Our brief supports the position of the Florida Attorney General’s office and the Florida Department of Law Enforcement, which are defending a recently amended Florida statute restricting licensed firearm importers, manufacturers, or dealers from selling or transferring firearms, with a number of exceptions, to persons under the age of 21. Plaintiffs in the case, who seek declaratory and injunctive relief, claim that the law: (1) unconstitutionally infringes on the Second Amendment rights of persons between the ages of 18 and 21, as applied to the States through the Fourteenth Amendment to the U.S. Constitution; and (2) unconstitutionally violates their equal protection rights under the Fourteenth Amendment.
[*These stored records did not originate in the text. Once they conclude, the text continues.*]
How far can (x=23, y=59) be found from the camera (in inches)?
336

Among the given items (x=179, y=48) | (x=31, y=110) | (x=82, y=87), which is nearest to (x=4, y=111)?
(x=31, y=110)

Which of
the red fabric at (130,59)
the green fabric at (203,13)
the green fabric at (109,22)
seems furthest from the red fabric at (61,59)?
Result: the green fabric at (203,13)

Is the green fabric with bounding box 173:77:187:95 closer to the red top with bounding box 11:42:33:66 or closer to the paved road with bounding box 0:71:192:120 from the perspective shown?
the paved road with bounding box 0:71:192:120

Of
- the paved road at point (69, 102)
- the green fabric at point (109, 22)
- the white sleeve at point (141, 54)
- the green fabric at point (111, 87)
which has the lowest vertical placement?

Plaintiffs’ challenge to the statute is one of several lawsuits that have been filed in federal and state courts around the country, arguing that similar statutes regulating the sale or transfer of firearms to persons under 21 years old are unconstitutional.
Our brief provides the Court with historical analysis demonstrating that, for at least 150 years, the States have enacted, and courts of have upheld, restrictions on the transfer of firearms to persons under 21 years of age. Specifically, we discuss why the relevant time period for purposes of the historical analysis begins in 1868, when the Fourteenth Amendment was ratified, and detail specific nineteenth century state laws imposing restrictions on minors’ access to firearms. Under the applicable legal framework for evaluating Second Amendment challenges to firearms regulations, the Florida statute thus regulates conduct outside the scope of the Second Amendment, and is not unconstitutional.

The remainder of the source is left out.